(Records from a spatial question set)

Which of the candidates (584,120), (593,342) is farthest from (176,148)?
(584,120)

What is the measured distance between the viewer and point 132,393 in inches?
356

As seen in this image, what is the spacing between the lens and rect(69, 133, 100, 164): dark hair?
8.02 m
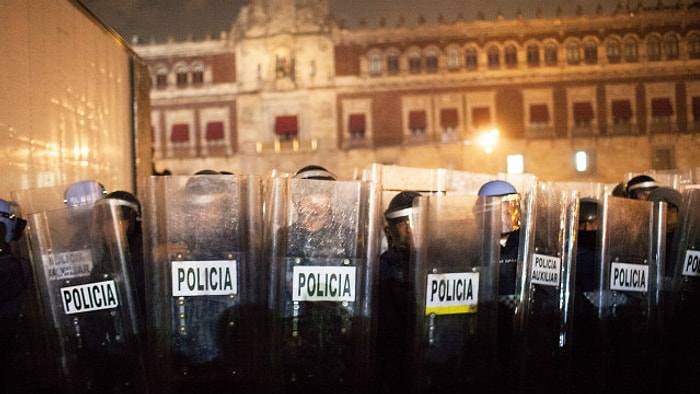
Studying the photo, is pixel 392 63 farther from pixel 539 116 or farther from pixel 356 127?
pixel 539 116

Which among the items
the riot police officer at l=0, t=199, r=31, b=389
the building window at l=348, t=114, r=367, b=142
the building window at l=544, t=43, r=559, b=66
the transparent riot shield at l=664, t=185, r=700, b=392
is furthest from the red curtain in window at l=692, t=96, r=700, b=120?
the riot police officer at l=0, t=199, r=31, b=389

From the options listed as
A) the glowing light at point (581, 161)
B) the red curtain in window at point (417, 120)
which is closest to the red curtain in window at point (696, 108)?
the glowing light at point (581, 161)

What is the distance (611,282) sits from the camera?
409cm

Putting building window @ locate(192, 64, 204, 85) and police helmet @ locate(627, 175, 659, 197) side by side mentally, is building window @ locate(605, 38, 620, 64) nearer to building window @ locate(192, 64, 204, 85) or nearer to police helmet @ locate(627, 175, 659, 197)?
building window @ locate(192, 64, 204, 85)

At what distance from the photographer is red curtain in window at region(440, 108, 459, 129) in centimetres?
3750

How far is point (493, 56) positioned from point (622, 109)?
8.20 m

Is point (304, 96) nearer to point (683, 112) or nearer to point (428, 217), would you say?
point (683, 112)

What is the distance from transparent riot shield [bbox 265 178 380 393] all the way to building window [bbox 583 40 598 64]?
38073mm

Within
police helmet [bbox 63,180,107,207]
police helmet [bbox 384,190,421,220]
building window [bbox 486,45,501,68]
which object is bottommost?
police helmet [bbox 384,190,421,220]

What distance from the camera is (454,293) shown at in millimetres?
3281

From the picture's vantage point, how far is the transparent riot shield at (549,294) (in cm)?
373

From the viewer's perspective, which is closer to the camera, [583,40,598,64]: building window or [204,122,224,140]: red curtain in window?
[583,40,598,64]: building window

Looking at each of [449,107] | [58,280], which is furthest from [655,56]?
[58,280]

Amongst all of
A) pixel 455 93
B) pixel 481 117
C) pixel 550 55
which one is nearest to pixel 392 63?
pixel 455 93
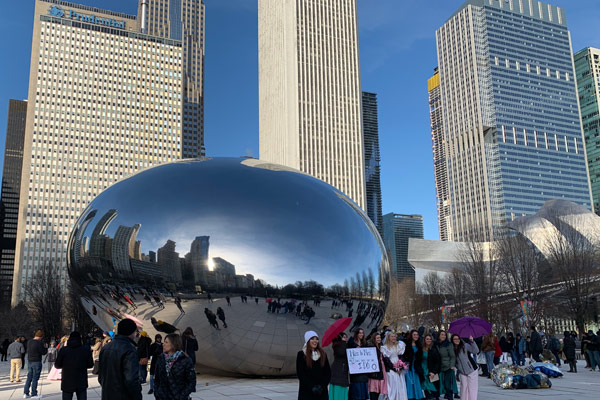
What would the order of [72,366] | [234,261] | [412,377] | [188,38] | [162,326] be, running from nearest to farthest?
[72,366], [412,377], [234,261], [162,326], [188,38]

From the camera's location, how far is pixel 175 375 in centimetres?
553

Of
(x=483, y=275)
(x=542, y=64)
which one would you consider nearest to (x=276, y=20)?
(x=542, y=64)

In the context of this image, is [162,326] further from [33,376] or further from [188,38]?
[188,38]

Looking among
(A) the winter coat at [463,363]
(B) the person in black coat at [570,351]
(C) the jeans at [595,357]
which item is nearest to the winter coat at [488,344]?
(B) the person in black coat at [570,351]

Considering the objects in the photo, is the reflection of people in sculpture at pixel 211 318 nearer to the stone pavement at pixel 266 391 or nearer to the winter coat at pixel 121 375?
the stone pavement at pixel 266 391

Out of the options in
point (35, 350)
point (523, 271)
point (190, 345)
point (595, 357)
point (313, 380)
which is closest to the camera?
point (313, 380)

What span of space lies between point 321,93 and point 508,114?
66865 millimetres

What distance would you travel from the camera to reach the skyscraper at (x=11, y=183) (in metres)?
160

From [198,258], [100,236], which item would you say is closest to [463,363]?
[198,258]

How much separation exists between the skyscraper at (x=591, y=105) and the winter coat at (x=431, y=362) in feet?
613

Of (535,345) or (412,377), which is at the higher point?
(412,377)

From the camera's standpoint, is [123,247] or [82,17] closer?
[123,247]

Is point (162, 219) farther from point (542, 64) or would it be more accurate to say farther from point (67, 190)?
point (542, 64)

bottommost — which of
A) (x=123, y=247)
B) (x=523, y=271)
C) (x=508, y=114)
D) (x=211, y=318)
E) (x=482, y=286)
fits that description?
(x=211, y=318)
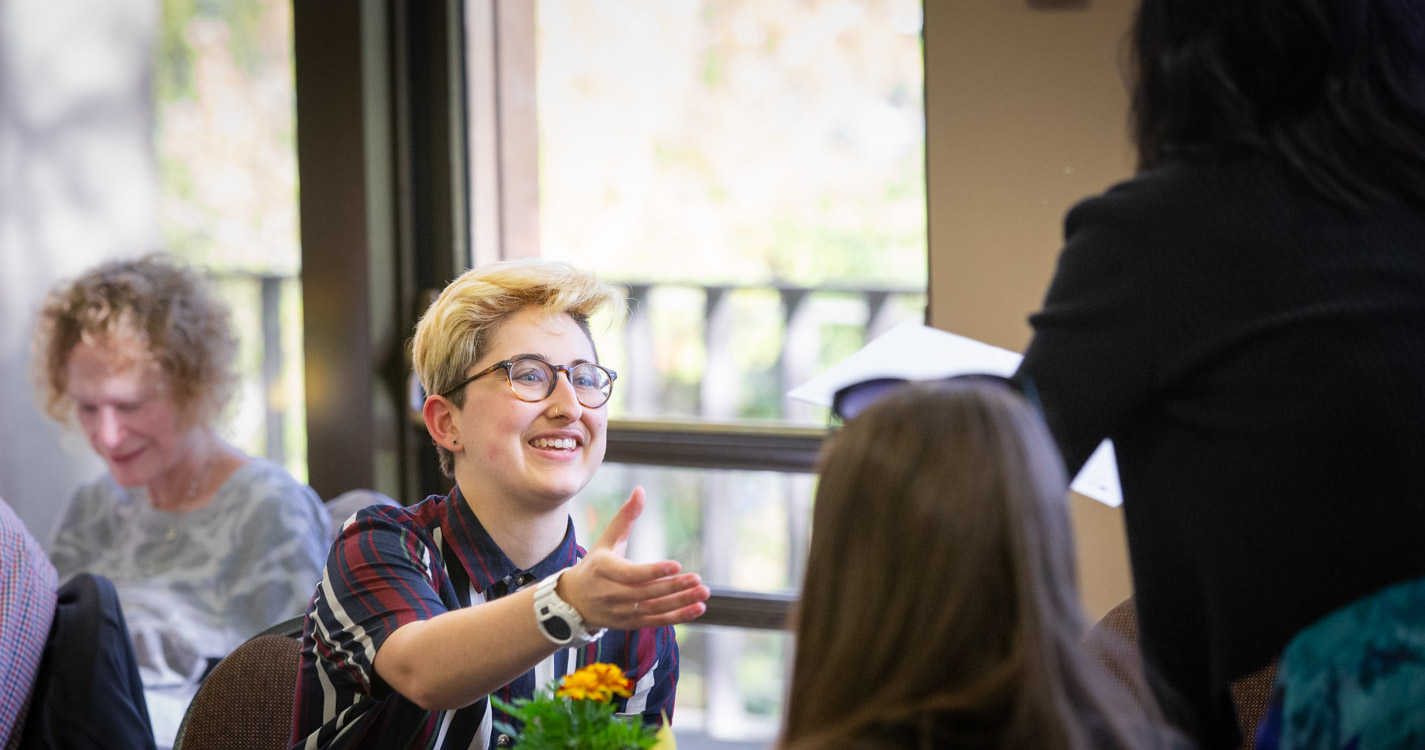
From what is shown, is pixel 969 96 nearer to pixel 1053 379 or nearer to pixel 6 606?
pixel 1053 379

TASK STATEMENT:
Images in the data above are to be skipped. Retype all other material exactly.

SOLUTION FOR THIS EXERCISE:
Which of the candidates (584,120), (593,342) is farthest from (176,148)?
(584,120)

What is the measured distance between the viewer and point 132,393 in inches?
356

As seen in this image, what is the spacing between the lens and rect(69, 133, 100, 164): dark hair?
8.02 m
Studying the photo, is pixel 392 63 farther from pixel 539 116 or farther from pixel 356 127?
pixel 539 116

Which among the items
the riot police officer at l=0, t=199, r=31, b=389
the building window at l=348, t=114, r=367, b=142
the building window at l=544, t=43, r=559, b=66
the transparent riot shield at l=664, t=185, r=700, b=392
is furthest from the red curtain in window at l=692, t=96, r=700, b=120?
the riot police officer at l=0, t=199, r=31, b=389

From the options listed as
A) the glowing light at point (581, 161)
B) the red curtain in window at point (417, 120)
which is closest to the red curtain in window at point (696, 108)?
the glowing light at point (581, 161)

What is the distance (611,282) sits from the camera?
409cm

Putting building window @ locate(192, 64, 204, 85) and police helmet @ locate(627, 175, 659, 197) side by side mentally, is building window @ locate(605, 38, 620, 64) nearer to building window @ locate(192, 64, 204, 85) or nearer to police helmet @ locate(627, 175, 659, 197)?
building window @ locate(192, 64, 204, 85)

At what distance from the photographer is red curtain in window at region(440, 108, 459, 129) in centimetres?
3750

How far is point (493, 56) positioned from point (622, 109)?
8.20 m

Is point (304, 96) nearer to point (683, 112) or nearer to point (428, 217), would you say?
point (683, 112)

What is the distance from transparent riot shield [bbox 265 178 380 393] all the way to building window [bbox 583 40 598 64]?
38073mm

Within
police helmet [bbox 63,180,107,207]
police helmet [bbox 384,190,421,220]
building window [bbox 486,45,501,68]
which object is bottommost?
police helmet [bbox 384,190,421,220]

What distance from the camera is (454,293) shown at in millimetres?
3281

From the picture's vantage point, how far is the transparent riot shield at (549,294) (in cm)?
373

From the viewer's perspective, which is closer to the camera, [583,40,598,64]: building window or [204,122,224,140]: red curtain in window?
[583,40,598,64]: building window

Looking at each of [449,107] | [58,280], which is furthest from [655,56]?
[58,280]

Amongst all of
A) pixel 455 93
B) pixel 481 117
C) pixel 550 55
which one is nearest to pixel 392 63?
pixel 455 93
What would the order of [72,366] | [234,261] | [412,377] | [188,38] | [162,326] be, running from nearest to farthest?
[72,366], [412,377], [234,261], [162,326], [188,38]

From the camera's location, how far is pixel 175 375 in centimetres?
553

Of
(x=483, y=275)
(x=542, y=64)
which one would you consider nearest to (x=276, y=20)?
(x=542, y=64)

In the context of this image, is [162,326] further from [33,376] or further from [188,38]?
[188,38]

Looking among
(A) the winter coat at [463,363]
(B) the person in black coat at [570,351]
(C) the jeans at [595,357]
which item is nearest to the winter coat at [488,344]?
(B) the person in black coat at [570,351]

Considering the objects in the photo, is the reflection of people in sculpture at pixel 211 318 nearer to the stone pavement at pixel 266 391 or nearer to the winter coat at pixel 121 375?
the stone pavement at pixel 266 391

Out of the options in
point (35, 350)
point (523, 271)
point (190, 345)
point (595, 357)
point (313, 380)
which is closest to the camera?
point (313, 380)

What span of space lies between point 321,93 and point 508,114?
66865 millimetres

What distance would you travel from the camera to reach the skyscraper at (x=11, y=183) (in metres)?
160

From [198,258], [100,236], which item would you say is closest to [463,363]?
[198,258]

How much separation exists between the skyscraper at (x=591, y=105) and the winter coat at (x=431, y=362) in feet?
613

Of (535,345) or (412,377), which is at the higher point?
(412,377)

From the camera's standpoint, is [123,247] or [82,17] closer?
[123,247]

Is point (162, 219) farther from point (542, 64) or would it be more accurate to say farther from point (67, 190)?
point (542, 64)

bottommost — which of
A) (x=123, y=247)
B) (x=523, y=271)
C) (x=508, y=114)
D) (x=211, y=318)
E) (x=482, y=286)
fits that description?
(x=211, y=318)
From what is shown, is pixel 969 96 nearer to pixel 1053 379 or nearer to pixel 6 606?
pixel 1053 379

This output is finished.